ネオニコチノイド系農薬については以前「ミツバチがいなくなる?」でもお伝えしました。近年多く使われるようになった新しいタイプの殺虫剤で、農業用だけでなく家庭用の殺虫剤や、ペットのノミとり・シロアリ退治などにも使われています。害虫の神経のはたらきを乱す「神経毒性」が強く、水溶性で作物に浸透して洗い落とせないので、効き目の長い農薬です。イチゴやメロン、スイカ、ナシ、ナスなどの受粉に欠かせないミツバチの大量死の原因ともされていることから、EUでは2013年に一時使用禁止に、そして今年になってアメリカでも、使用拡大が禁止されたばかりです。
海外で使用禁止になるような農薬の残留基準を、どうして日本ではゆるめてしまったのでしょうか?
農薬の残留基準は、国際基準などをもとにあらかじめ定められていますが、農薬メーカーなどから新しい申請があるごとに見直す仕組みになっています。今回は、農薬メーカーからクロチアニジンの使用申請があり、メーカーの実験によると、ほうれん草で基準の7倍の値(27ppm)となりました。厚労省はこれに幅を持たせて、基準値を40ppmに緩和した、ということです。この値はADI(1日摂取許容量)を下回っており、人体への健康影響は考えられないとしています。

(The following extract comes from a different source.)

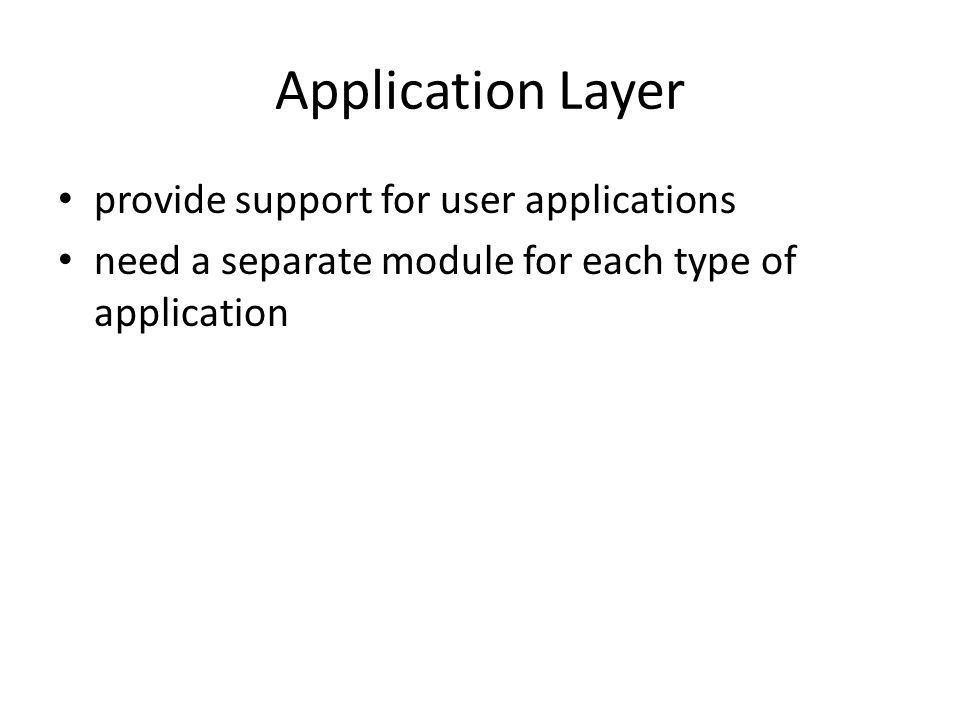 Application Layer provide support for user applications need a separate module for each type of application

不安に思われるのは、人体への影響はこの農薬単体だけでなく、ほかの多くの化学物質との関係で現れるのではないかという点です。つい最近、普通の食品から有機食品に転換すると尿で排出される農薬が検出されなくなったという記事(*)が話題になりましたが、農薬は血液を介して体内を巡ります。複数の農薬の複合的な影響があるかどうかについては調べられていません。
また、欧米では、健康への影響だけでなく、ミツバチの大量死なども含めた環境への影響も考えて、使用そのものを禁止したネオニコチノイド農薬ですが、今回の緩和では、環境への影響が考慮されていないことから、市民団体などからは反対の声があがっています。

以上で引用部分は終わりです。